# 68 Goat Rally II Wheels



## rigosgto (Sep 10, 2010)

Need some feedback from the forum on Rally II wheels. I have a 1968 Convertible with 14" rally II wheels. I want to purchase 15" rally II wheels but need some information if possible. I would like to put 15 x 7 up front and 15 x 8 on the rear. What I don't know is the backspacing that would be required for each or if they would even fit. Any 68's out there that would know? Thanks.


----------



## Eric Animal (Oct 28, 2007)

I don't know what the back spacing is on the wheels. Yes they will fit lug pattern wise ....personally I would run the same size on all 4. eric:cheers


----------



## rigosgto (Sep 10, 2010)

Eric, Yeah I was struggling on my decision. I just wanted a little more meat on the rear. I probably would go with just 15 x 7 all around. Looking for backspacing on the front and rear for both 15 x 7 or if possible 15 x 8 on rear.


----------



## 68GTO4004Spd (Jun 19, 2008)

I have 15X8 rally II's on all four corners, no backspacing. Looks good. I don't have any pics of it with these wheels on my work computer.


----------



## sixeightGTO (Jan 25, 2010)

68GTO4004Spd said:


> I have 15X8 rally II's on all four corners, no backspacing. Looks good. I don't have any pics of it with these wheels on my work computer.

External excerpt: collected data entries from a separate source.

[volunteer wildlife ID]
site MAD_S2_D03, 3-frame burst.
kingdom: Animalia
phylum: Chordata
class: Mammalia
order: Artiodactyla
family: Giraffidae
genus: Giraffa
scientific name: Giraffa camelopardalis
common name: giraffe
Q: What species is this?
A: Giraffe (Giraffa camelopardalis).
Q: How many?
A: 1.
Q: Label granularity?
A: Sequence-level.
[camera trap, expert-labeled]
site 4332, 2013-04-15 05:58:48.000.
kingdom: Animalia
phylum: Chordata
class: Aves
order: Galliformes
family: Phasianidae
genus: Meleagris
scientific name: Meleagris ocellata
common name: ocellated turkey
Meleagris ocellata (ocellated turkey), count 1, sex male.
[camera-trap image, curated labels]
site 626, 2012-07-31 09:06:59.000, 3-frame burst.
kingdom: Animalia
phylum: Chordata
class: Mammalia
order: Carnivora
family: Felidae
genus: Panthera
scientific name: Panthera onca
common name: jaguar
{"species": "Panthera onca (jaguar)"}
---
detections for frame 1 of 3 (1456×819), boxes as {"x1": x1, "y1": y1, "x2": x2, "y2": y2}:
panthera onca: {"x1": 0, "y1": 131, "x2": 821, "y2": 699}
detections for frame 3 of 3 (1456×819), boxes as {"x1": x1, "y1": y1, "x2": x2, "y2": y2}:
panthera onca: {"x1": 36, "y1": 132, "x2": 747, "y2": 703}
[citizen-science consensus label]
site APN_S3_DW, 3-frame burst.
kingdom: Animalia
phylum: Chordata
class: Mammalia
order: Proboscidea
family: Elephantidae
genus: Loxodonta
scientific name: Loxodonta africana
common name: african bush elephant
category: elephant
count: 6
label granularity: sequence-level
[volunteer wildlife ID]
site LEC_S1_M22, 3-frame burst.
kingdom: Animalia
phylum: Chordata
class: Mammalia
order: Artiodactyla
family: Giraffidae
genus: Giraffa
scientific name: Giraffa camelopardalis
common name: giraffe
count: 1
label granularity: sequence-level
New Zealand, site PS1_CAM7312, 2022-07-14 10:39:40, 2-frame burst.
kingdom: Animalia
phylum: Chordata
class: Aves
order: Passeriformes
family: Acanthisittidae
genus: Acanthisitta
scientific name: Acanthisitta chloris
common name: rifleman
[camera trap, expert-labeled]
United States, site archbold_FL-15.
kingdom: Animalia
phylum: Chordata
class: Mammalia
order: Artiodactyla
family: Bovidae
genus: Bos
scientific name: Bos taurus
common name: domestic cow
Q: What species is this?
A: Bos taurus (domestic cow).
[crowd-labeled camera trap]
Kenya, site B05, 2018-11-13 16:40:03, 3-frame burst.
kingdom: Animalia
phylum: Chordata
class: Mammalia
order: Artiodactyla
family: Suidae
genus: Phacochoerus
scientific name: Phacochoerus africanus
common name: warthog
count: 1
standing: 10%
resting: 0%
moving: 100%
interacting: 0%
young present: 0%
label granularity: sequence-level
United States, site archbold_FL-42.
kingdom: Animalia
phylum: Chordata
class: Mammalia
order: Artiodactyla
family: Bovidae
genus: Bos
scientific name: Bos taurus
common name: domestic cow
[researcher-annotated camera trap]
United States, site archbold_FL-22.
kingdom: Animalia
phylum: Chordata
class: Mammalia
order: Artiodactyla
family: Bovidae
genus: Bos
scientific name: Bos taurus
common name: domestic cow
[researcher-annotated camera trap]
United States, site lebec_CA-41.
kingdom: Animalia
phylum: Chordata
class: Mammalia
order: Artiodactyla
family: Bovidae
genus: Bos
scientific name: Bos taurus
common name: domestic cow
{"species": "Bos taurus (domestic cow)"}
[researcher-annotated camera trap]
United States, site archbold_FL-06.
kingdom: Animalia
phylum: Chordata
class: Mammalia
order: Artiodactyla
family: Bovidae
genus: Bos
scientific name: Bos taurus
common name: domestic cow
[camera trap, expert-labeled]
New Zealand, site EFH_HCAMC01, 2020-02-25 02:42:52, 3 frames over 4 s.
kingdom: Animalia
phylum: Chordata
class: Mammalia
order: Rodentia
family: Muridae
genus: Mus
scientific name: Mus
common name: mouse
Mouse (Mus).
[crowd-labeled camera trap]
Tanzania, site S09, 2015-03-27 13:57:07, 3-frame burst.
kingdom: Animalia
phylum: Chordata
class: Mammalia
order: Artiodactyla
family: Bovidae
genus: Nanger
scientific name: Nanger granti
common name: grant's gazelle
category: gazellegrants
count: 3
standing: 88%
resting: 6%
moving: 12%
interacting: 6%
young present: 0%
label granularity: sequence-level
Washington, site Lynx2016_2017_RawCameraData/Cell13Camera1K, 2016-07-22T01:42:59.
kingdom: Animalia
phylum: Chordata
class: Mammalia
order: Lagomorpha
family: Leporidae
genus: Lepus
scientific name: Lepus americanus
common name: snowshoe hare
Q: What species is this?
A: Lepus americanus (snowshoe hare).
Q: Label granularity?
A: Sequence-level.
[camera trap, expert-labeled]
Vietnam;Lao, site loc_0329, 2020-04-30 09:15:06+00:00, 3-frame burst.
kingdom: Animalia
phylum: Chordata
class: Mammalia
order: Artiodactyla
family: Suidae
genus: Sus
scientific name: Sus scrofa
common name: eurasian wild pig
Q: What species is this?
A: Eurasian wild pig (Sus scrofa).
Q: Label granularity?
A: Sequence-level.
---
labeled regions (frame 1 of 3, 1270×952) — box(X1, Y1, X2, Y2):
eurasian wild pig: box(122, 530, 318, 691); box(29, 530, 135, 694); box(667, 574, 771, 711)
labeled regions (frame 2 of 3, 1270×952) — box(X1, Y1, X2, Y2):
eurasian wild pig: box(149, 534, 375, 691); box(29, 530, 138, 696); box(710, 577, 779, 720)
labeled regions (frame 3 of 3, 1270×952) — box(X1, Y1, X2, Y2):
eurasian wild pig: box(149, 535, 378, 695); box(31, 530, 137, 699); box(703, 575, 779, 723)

I assume you do not have any rubbing issues? What size tires are you running?


----------



## Rukee (Feb 8, 2007)

You have to have some backspacing or they will rub for sure unless you jacked up in the back. I have 15s on the back and 14s on the front with a 4 3/4 backspacing we put on a buddies `69 and they were a good fit..


----------



## 68greengoat (Sep 15, 2005)

My Keystones are 15x7 fronts with 3.75 backspace and fit fine. The rears are 8's, but only have a 2"+ backspace and would rub if I didn't raise the rear....


----------



## 68GTO4004Spd (Jun 19, 2008)

My bad, I read backspacing and my brain thought spacer plate. One of those getting old things or maybe lexdiscia. The backspacing on my wheels are 5 3/4" and I have 255/60R15 rear and 235/60R15 front. I still have a couple inches of clearance on the rear tires. My digital camera died and I haven't been motivated to get another one yet, sorry no pics.


----------



## fredjchavez (Apr 21, 2008)

Curious...did you ever sort this out? What did you wind up doing? Thanks.


----------